Aşkın gözyaşı bir büyük birliği gerçekleştirmek için, hepimiz aynı kilim üzerinde yekpare desenler olmalıyız. Yetmedi aşkın gözyaşı birlik kilimi üzerinde çizgi çizgi efkârımızı nakış nakış işleyip kesretten vahdet (çokluk içinde birlik) deryasına dalmak gerekir. Hatta birlik ve dirlik uğruna dikenli yollarla karşılaşmış olsak bile Gül’ü seven dikenine katlanır misali kilime işlenen o aşkın gözyaşı sevgi seli deryasında karar kılıp kilimin diline vakıf olmak lazım gelir.

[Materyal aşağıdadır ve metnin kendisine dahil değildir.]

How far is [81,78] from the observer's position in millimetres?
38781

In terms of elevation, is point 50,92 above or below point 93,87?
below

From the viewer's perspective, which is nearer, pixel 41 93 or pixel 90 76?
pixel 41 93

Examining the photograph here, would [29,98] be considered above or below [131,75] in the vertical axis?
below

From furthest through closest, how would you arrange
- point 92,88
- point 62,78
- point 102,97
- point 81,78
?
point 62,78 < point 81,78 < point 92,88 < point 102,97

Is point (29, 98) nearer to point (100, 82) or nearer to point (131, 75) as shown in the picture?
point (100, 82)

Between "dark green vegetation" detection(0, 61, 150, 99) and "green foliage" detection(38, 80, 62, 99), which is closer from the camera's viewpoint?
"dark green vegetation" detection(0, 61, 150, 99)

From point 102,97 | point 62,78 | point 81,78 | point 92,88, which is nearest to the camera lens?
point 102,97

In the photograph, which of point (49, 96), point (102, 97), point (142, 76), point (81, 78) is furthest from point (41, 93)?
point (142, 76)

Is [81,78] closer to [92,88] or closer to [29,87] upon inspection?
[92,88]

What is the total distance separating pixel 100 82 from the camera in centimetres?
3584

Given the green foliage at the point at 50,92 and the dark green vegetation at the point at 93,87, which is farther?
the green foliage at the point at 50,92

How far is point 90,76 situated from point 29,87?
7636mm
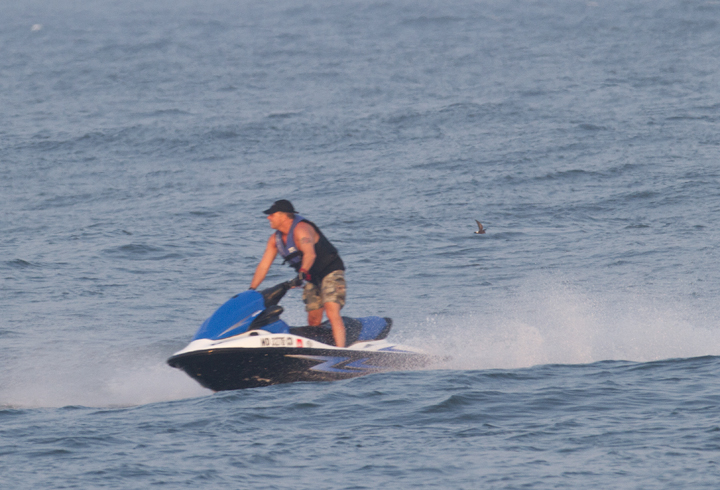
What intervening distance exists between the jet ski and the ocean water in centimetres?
20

Hele bir insan şu gönül tezgâhında bir kilim dokumaya dursun, desenler arasındaki birlikteliğin ilk işareti sayılan 'Kilimce Hepimiz Kardeşiz’ bilincine erişileceği muhakkak. Öyle ki gönül tezgâhında işlenen her bir nakışın kendi içinde anlam yüklü desenleri sevenleri ötelere kanatlandırmak için vardır. Yine bir insan sevdasını kilime işlemeye dursun, bir bakmışsın birlik tutkusu ve dirlik hasreti her dem gönüllerde çarpar dururda. Nitekim Peygamber övgüsüne mazhar olmuş Fatih Sultan Mehmed’in Gül koklar halde kendini Nakkaş başı Sinan Bey'e resimletmesi kilimce sevdanın bir gönül çarpıntısıdır. Bu yüzden Gül’ü kilimden, kilimi Gül'den ayrı düşünemeyiz. Hatta tutku gözlerle gece gündüz demeden Gül Muhammed’in ter kokusuna hasret duyarız da. Madem öyle, bir kez daha Gül kilimsiz, kilim Gül’süz olmaz dersek yeridir.

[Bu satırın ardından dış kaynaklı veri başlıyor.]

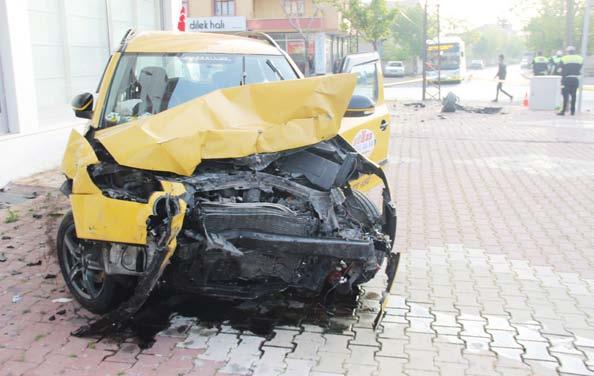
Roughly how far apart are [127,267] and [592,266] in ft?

Peki ya kilim desenlerimiz? Malum, kilimin her bir deseni Gül Yüzlü Nebi etrafında pervane olmak için vardır. Nasıl ki bir Gül Yüzlü Nebi kilimin kalbiyse, bin bir çeşit renk cümbüşü desenlerde o kalbin aynasıdır. Madem öyle Gül Yüzlü Nebi kokusuna meftun olmak gerektir. Şayet meftun olduysak şimdiden gazamız mübarek ola.

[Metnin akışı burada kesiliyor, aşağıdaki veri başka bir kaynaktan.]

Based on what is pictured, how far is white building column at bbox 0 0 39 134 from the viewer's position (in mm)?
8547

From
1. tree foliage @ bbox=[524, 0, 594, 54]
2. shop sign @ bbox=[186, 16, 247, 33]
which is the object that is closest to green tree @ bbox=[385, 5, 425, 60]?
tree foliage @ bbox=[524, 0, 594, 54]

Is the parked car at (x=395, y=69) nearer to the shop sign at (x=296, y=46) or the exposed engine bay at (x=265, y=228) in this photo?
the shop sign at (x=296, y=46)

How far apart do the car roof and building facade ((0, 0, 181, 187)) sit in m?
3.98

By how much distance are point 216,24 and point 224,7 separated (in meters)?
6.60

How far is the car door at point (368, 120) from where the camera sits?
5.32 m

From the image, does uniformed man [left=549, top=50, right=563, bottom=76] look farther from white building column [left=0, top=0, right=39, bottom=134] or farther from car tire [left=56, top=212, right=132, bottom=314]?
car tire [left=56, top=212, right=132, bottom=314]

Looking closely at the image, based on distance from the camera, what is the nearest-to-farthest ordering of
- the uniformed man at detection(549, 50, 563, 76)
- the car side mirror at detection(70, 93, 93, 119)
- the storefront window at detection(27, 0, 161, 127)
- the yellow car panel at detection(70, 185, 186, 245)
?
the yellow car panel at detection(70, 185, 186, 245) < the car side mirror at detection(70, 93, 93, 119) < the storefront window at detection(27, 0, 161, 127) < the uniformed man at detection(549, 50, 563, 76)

Evet, ulvi davalar büyük çileler ister, çile olmadan vuslat hâsıl olmaz ki. Hele ezelle ebedin birleştiği noktada bir demet Nübüvvet Gül kokusu üzerimize sinmeye dursun bir bakmışsın Havz-ı Kevserden kana kana bir bade su içmişcesine kilimce ötelere kanat çırpılırda. Bu yüzden kilim demek ilim demektir. Öyle ki, kilimin dili ne sözle, ne kalemle, ne de kitapla izah edilebilir. Kilim ilminden ancak 'Erenler halkasında 'Hu' diyen Hak âşıklar' anlar. İşte Erenler otağından serpilen kilimlere el emeğini, göz nurunu, sevdasını ve yüreğini kim ne katmışsa kilim bu sevgi seli karşısında gök kubbede Nebevi Gül hoş sadâ olarak bâki kalıp gönüllerde yankı bulur da. Derken sevdiğine bir çift sözü olan hemen bir kilim dokuyup gönlün sesini kilimce nakış nakış işlemişte. Sakın ola ki; nakışta neymiş demeyin, zira kilimin her nakışında aşkın gözyaşı seli vardır. Dahası o gözyaşı seli Ferhat’a Şirin uğruna dağı deldirir, Mecnun’a Leyla uğruna çölde ilahi aşkı tattırır, Mehmet Akif’e bülbülce İstiklal Marşını dillendirir, Necip Fazıl’a Sakarya şiiriyle birlikte S. Abdülhakim Arvasi'ye bağlılığın göstergesi 'O ve Ben'i yazdırır. Hiç kuşkusuz dünden bugüne daha nice bilmediğimiz aşkın gözyaşları damla damla kilimlerimize nakış nakış işlendikçe kıyamete dek Gül’e hasret tutkusu son bulmaz da. Nasıl Gül'e hasret tutkusu son bulsun ki, Gül; her şeyden önce aşka ve sevgiye çağrı demektir. Bakın, Şah-ı Nakşibendî (k.s) Gül Yüzlü Nebi’den süzülen bu Gül çağrıya kilimce icabet ettiğinde Sıddıkiyye yolu bağlılarının kalbine nakşetmişte. O nakşeder de sofiler nakş olmaz mı? Hem de nasıl nakş olur. Derken kalpten kalbe nakş olunan Sıddıkiyye yolu Hacegan Silsile-i Şerife halkası kollarında kıyamete kadar halka halka aktarılır da. Sanmayın ki Nakşî yolu sıradan bir yol, bilakis 'Nebevi Gül’ün dalından ilmek ilmek işlenip gönülden gönüle hafice akan bir yoldur Bu yüzden gönülden gönüle nakşedilen bu yola kayıtsız kalamayız. Aksi halde Gül’süz geçen bir ömür dikenli yollarda heba olmaktan kendini alıkoyamaz.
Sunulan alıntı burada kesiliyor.